Minli is the protagonist and hero in Where the Mountain Meets the Moon. She’s dutiful, empathetic, curious, and resourceful. She looks up to her father, the optimist, and clashes with her mother, the cynic. Minli, like most classic heroes, is different from everyone she knows, which is why she's able to design and complete a quest like hers. Even her physical appearance is different: while the novel describes everyone else in her town as muddy or dull, Minli has “glossy black hair with pink cheeks, shining eyes always eager for adventure, and a fast smile that flashed from her face” (2).
Her name means “quick thinking,” and her decision to leave home is emblematic of that quality, but over the course of the novel, Minli becomes someone who still takes action but also listens and reflects. Her sense of empathy connects her with Dragon’s pain and loneliness, which leads her to sacrifice for him in the end.

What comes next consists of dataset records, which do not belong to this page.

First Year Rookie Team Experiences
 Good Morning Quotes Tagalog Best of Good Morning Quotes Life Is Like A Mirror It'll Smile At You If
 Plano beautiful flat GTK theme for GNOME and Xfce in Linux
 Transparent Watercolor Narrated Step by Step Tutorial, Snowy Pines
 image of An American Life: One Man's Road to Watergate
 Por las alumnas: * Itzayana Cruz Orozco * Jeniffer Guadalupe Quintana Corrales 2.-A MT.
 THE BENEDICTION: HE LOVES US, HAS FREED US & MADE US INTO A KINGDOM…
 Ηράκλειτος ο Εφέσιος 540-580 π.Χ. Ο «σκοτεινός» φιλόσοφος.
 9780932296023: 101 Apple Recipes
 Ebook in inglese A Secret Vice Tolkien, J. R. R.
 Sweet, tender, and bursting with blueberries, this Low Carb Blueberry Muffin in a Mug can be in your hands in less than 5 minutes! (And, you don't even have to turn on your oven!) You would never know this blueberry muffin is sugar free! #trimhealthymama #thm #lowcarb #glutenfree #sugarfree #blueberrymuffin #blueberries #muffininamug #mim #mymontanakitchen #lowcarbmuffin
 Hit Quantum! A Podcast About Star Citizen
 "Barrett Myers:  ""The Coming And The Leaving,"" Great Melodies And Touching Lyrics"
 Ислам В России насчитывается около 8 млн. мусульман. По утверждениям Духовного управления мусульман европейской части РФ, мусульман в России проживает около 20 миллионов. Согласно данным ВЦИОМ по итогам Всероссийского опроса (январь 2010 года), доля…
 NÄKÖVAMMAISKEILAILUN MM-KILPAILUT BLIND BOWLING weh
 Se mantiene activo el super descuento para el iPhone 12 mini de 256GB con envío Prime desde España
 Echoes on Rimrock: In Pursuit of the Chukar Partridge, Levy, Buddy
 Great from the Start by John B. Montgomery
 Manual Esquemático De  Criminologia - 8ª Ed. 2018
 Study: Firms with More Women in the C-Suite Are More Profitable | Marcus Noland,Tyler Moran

Her curiosity sends her on her initial journey, and her curiosity is also responsible for all the discoveries she makes along the way. Though she frequently feels homesick and guilty for leaving her family, she's determined to complete her mission. Her resourcefulness comes in handy when she fashions a compass out of her bowl and needle and also when she builds the kite to reach Never-Ending Mountain. She never shies away from a challenge, and she graciously accepts the help of others. A dynamic character, Minli experiences an internal change that leads her to feel thankful for her home and family, and she lets go of the desire to change or improve her life.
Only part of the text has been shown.